Print, word for word, every line from the one containing "Between the two, is" through the final line of the rows below.

=-=-=-=-=

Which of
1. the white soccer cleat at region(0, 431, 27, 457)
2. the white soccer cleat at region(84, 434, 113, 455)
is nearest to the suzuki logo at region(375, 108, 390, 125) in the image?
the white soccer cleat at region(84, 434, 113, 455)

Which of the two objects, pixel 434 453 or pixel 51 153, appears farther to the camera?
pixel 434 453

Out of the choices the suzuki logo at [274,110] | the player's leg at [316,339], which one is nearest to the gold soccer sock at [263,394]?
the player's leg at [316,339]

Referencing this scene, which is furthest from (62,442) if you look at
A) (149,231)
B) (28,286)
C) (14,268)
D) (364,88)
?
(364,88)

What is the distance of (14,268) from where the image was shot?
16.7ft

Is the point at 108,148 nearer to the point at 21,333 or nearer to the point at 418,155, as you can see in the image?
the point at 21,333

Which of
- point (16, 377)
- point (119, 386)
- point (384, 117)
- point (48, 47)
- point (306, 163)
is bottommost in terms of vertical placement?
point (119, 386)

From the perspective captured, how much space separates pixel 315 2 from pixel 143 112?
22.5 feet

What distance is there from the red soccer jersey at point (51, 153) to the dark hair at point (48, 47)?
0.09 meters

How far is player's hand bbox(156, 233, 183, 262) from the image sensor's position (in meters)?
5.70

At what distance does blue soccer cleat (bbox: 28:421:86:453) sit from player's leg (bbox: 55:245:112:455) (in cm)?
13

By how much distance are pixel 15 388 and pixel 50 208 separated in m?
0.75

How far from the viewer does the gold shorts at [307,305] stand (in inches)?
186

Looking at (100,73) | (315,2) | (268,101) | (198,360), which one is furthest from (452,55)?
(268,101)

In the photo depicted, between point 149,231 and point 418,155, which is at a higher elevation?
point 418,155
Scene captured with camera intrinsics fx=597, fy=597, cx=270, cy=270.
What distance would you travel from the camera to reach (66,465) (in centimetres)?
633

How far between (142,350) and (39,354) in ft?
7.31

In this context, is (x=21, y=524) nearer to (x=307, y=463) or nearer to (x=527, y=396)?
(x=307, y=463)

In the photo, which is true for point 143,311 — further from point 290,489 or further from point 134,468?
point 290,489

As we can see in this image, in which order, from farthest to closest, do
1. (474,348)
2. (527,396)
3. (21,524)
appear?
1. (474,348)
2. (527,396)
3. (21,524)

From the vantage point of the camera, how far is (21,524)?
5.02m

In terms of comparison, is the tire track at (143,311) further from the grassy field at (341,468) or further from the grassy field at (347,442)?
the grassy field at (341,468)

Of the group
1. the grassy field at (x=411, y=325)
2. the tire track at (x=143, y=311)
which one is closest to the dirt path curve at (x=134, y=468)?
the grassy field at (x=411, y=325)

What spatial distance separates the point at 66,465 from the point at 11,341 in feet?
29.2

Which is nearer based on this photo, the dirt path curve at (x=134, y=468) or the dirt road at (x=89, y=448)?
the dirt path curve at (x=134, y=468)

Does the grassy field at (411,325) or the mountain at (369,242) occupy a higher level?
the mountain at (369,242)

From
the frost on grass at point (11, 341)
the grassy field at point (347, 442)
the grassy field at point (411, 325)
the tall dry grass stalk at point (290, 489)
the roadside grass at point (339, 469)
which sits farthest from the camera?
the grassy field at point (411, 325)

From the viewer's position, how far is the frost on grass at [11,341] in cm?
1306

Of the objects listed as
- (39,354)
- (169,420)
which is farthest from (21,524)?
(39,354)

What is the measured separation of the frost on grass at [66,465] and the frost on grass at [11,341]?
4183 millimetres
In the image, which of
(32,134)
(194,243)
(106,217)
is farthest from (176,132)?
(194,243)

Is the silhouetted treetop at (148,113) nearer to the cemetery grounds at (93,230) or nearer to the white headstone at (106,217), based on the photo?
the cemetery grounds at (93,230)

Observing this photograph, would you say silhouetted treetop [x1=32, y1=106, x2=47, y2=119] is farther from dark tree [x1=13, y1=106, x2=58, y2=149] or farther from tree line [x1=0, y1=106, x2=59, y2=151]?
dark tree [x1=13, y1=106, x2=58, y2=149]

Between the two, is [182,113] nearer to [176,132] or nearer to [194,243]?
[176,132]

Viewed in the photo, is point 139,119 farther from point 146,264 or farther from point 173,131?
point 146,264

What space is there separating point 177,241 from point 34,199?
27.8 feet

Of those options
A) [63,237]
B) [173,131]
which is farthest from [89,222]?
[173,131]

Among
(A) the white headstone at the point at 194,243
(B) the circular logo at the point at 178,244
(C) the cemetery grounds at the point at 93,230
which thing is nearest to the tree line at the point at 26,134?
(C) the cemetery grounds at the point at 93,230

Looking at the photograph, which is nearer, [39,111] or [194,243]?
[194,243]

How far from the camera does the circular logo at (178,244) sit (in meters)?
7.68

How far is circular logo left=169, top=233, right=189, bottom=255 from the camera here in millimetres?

=-=-=-=-=

RESPONSE:
Between the two, is [182,113] nearer to [176,132] or nearer to [194,243]?
[176,132]

Viewed in the photo, is point 139,119 farther from point 146,264 or farther from point 173,131?
point 146,264

What space is there separating point 177,241 from point 34,199?
27.8 feet

Of those options
A) [63,237]
B) [173,131]
which is farthest from [89,222]?
[173,131]

Among
(A) the white headstone at the point at 194,243
(B) the circular logo at the point at 178,244
(C) the cemetery grounds at the point at 93,230
which thing is nearest to the tree line at the point at 26,134?
(C) the cemetery grounds at the point at 93,230

Looking at the photograph, which is nearer, [39,111] or [194,243]?
[194,243]

How far from the camera does the circular logo at (178,244) sit (in meters)?
7.68

How far is circular logo left=169, top=233, right=189, bottom=255 from the camera here in millimetres?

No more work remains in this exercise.